By Vincent Kende Niebede

Translated from the French by Damascene Hakuzimana

L’information est confirmée par le groupe terroriste, la province de l’État Islamique d’Afrique de l’Ouest (ISWAP). Abubakar Shekau s’est tué après avoir fait sauter sa ceinture explosive le 19 mai 2021 après s’être retranché avec ses hommes dans la forêt de Sambisa. Une forêt dense, située dans le nord-est du Nigeria, plus précisément au sud-ouest du parc national du Bassin du Lac Tchad.

Les hommes d’Abu Musab Albarnawi, leader de l’État islamique en Afrique de l’Ouest (ISWAP), ont investi la forêt de Sambisa à la recherche d’Abubakar Shekau, qu’ils qualifient de désobéissant. « Shekau a opposé un refus de se rendre aux hommes de l’ISWAP, déclenchant sa ceinture explosive pour ne pas se faire prendre », explique Dr Remadji Hoinathy, chercheur principal au Bureau régional pour l’Afrique de l’Ouest, le Sahel et le bassin du Lac Tchad, de l’Institut d’Études de sécurité en Afrique. Il persiste et signe que le numéro un de Boko Haram est mort, parce que selon lui, « Bako Gorgor, l’un des commandants de l’État Islamique qui dirigeait les opérations contre le leader de la secte Boko Haram, est mort dans l’explosion », a-t-il expliqué.

Isaac Dimanche, journaliste basé au Tchad, chercheur sur le terrorisme, indique « ISWAP ne partage pas la manière dont Boko Haram conduit et exercent ses violences. C’est dans ce contexte que la province de l’État Islamique en Afrique de l’Ouest, ISWAP, s’est séparée de Boko Haram, parce que leur leader n’obéissait pas aux ordres du chef de l’Etat Islamique basé en Irak ». 

La mort du leader de Boko Haram, est d’une part accueillie comme une bonne nouvelle.

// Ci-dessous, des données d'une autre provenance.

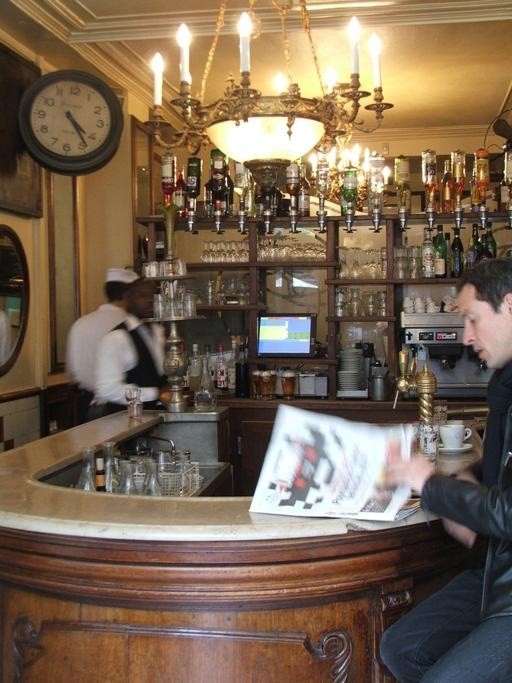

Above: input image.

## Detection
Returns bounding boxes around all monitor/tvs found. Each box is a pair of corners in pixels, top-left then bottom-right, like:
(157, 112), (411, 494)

(257, 313), (317, 357)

Parce que la disparition d’Abubakar Shekau le leader, est un coup dure pour la secte islamiste Boko-Haram. Une disparition qui l’affaiblit dans sa capacité à frapper et à se réorganiser.

 

Mais selon l’expert Remadji Hoinathy, la mort d’Abubakar Shekau entraînera des violences dans les pays du bassin du Lac Tchad car, explique-t il, la forêt de Sambisa dans laquelle le leader de Boko Haram est tué, était une base où Shekau cachait ses armes et munitions. « Cette forêt de Sambisa n’est pas tombée sous le feu de la force du Nigeria ni par la force multinationale mixte qui combat les groupes armés terroristes dans le bassin du lac Tchad ». L’expert de poursuivre que « le danger c’est que l’ISWAP va récupérer les fidèles de Shekau et récupérer ses armes et minutions », fait savoir Dr Remadji Hoinathy, chercheur de l’Institut en Afrique de sécurité.

Des experts expliquent que l’État islamique a perdu du terrain en Syrie, en Libye et souhaite s’installer dans le bassin du lac Tchad. La mort d’Abubakar Shekau, leader de Boko Haram, ne va pas ramener la paix, mais va permettre à l’ISWAP d’avoir un champ libre dans le bassin du Lac Tchad, ce qui n’est pas bon. L’organisation terroriste aura désormais en face l’État du Nigeria, le Niger, le Cameroun et le Tchad.